Categories: FAANG

Orchestrate Vertex AI’s PaLM and Gemini APIs with Workflows

Introduction

Everyone is excited about generative AI (gen AI) nowadays and rightfully so. You might be generating text with PaLM 2 or Gemini Pro, generating images with ImageGen 2, translating code from language to another with Codey, or describing images and videos with Gemini Pro Vision

No matter how you’re using gen AI, at the end of the day, you’re calling an endpoint either with an SDK or a library or via a REST API. Workflows, my go-to service to orchestrate and automate other services, is more relevant than ever when it comes to gen AI. 

In this post, I show you how to call some of the gen AI models from Workflows and also explain some of the benefits of using Workflows in a gen AI context.

Generating histories of a list of countries

Let’s start with a simple use case. Imagine you want the large language model (LLM) to generate a paragraph or two on histories of a list of countries and combine them into some text. 

One way of doing this is to send the full list of countries to the LLM and ask for the histories for each country. This might work but LLM responses have a size limit and you might run into that limit with many countries. 

Another way is to ask the LLM to generate the history of each country one-by-one, get the result for each country, and combine histories afterwards. This might go around the response size limit but now you have another problem: it’ll take much longer because each country’s history will be generated sequentially by the LLM.

--

Output the full post on orchestrating Vertex AI's PaLM and Gemini APIs with Workflows, word for word. The lines after this come from a separate, unrelated source.

--

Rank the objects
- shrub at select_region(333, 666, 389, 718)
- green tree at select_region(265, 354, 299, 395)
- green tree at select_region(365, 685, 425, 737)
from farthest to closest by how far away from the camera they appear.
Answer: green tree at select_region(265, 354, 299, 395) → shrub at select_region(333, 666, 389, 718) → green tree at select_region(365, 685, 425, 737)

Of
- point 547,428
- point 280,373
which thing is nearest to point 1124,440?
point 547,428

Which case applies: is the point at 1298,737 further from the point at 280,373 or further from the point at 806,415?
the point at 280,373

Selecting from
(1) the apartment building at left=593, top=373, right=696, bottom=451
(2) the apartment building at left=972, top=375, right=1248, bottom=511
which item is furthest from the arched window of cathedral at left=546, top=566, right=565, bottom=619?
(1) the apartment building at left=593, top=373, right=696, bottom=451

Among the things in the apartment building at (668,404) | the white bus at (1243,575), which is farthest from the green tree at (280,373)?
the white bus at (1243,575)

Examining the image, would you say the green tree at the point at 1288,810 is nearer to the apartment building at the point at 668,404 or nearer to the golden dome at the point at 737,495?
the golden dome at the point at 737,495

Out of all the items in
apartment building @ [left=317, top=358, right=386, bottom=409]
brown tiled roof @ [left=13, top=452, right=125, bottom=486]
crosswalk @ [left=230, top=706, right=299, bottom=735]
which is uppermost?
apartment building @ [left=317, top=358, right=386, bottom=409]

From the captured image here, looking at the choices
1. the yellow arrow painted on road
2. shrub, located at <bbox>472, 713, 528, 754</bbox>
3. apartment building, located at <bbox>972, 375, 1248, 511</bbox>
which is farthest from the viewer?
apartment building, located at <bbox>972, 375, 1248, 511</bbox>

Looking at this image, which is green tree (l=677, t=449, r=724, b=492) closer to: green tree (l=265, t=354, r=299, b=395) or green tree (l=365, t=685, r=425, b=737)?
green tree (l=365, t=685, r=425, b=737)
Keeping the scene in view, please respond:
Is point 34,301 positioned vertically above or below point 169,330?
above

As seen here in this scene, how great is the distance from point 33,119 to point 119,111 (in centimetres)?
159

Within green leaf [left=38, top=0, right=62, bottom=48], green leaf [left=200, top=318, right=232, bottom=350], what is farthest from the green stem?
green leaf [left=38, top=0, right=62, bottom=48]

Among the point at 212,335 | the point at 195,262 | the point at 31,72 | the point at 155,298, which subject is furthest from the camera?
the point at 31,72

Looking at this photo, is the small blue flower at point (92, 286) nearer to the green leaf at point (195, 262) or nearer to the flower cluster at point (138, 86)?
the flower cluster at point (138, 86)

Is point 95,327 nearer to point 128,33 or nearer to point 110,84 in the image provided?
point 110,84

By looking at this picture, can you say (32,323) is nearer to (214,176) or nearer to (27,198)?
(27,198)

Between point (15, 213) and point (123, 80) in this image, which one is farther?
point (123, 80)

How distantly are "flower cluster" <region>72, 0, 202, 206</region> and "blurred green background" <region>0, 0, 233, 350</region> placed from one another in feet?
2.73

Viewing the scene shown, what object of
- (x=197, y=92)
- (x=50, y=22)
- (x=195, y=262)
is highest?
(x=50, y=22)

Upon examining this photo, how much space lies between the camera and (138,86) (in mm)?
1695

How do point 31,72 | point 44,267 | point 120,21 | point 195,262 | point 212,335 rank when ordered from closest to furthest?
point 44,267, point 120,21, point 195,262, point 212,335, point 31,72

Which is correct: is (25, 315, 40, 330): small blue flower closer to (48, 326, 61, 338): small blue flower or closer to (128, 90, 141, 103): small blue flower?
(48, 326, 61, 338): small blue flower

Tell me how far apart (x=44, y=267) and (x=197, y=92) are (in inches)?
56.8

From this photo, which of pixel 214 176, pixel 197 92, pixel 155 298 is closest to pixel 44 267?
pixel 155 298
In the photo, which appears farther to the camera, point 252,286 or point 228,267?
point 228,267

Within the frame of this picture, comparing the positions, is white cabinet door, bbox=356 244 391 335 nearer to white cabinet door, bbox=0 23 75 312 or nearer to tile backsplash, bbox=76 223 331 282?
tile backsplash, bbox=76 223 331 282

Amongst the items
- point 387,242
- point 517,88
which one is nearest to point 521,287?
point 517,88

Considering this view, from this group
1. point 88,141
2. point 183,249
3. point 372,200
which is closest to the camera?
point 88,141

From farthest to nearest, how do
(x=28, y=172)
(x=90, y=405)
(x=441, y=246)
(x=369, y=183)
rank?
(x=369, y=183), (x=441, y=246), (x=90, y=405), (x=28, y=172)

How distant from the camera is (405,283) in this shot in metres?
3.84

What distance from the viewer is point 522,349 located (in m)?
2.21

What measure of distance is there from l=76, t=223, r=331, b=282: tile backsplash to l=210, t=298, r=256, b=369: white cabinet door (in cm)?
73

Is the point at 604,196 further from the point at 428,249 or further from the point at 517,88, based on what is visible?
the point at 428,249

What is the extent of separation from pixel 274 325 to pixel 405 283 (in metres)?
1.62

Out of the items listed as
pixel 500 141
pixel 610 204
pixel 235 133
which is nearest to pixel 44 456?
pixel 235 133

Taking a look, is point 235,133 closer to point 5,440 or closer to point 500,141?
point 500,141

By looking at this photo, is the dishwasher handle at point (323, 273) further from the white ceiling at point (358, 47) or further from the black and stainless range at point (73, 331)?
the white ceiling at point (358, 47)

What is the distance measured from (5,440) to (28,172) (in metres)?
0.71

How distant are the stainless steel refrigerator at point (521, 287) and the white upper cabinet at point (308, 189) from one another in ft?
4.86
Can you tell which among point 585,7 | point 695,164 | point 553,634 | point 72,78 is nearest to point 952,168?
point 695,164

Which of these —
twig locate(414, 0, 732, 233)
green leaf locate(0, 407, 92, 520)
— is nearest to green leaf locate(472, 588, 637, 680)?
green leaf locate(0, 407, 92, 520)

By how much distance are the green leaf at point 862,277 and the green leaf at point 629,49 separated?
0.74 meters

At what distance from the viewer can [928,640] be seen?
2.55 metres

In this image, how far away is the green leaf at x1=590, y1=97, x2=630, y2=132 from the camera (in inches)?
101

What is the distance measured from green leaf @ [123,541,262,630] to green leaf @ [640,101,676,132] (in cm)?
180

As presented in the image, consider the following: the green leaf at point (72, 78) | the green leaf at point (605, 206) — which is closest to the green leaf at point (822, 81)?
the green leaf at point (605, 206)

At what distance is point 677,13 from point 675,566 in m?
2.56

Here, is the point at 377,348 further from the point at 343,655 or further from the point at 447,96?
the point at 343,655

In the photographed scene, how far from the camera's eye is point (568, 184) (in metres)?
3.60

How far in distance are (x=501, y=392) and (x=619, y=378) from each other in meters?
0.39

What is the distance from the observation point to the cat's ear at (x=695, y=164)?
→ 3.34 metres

--

• Answer to the problem:
Categories: FAANG

Orchestrate Vertex AI’s PaLM and Gemini APIs with Workflows

Introduction

Everyone is excited about generative AI (gen AI) nowadays and rightfully so. You might be generating text with PaLM 2 or Gemini Pro, generating images with ImageGen 2, translating code from language to another with Codey, or describing images and videos with Gemini Pro Vision

No matter how you’re using gen AI, at the end of the day, you’re calling an endpoint either with an SDK or a library or via a REST API. Workflows, my go-to service to orchestrate and automate other services, is more relevant than ever when it comes to gen AI. 

In this post, I show you how to call some of the gen AI models from Workflows and also explain some of the benefits of using Workflows in a gen AI context.

Generating histories of a list of countries

Let’s start with a simple use case. Imagine you want the large language model (LLM) to generate a paragraph or two on histories of a list of countries and combine them into some text. 

One way of doing this is to send the full list of countries to the LLM and ask for the histories for each country. This might work but LLM responses have a size limit and you might run into that limit with many countries. 

Another way is to ask the LLM to generate the history of each country one-by-one, get the result for each country, and combine histories afterwards. This might go around the response size limit but now you have another problem: it’ll take much longer because each country’s history will be generated sequentially by the LLM.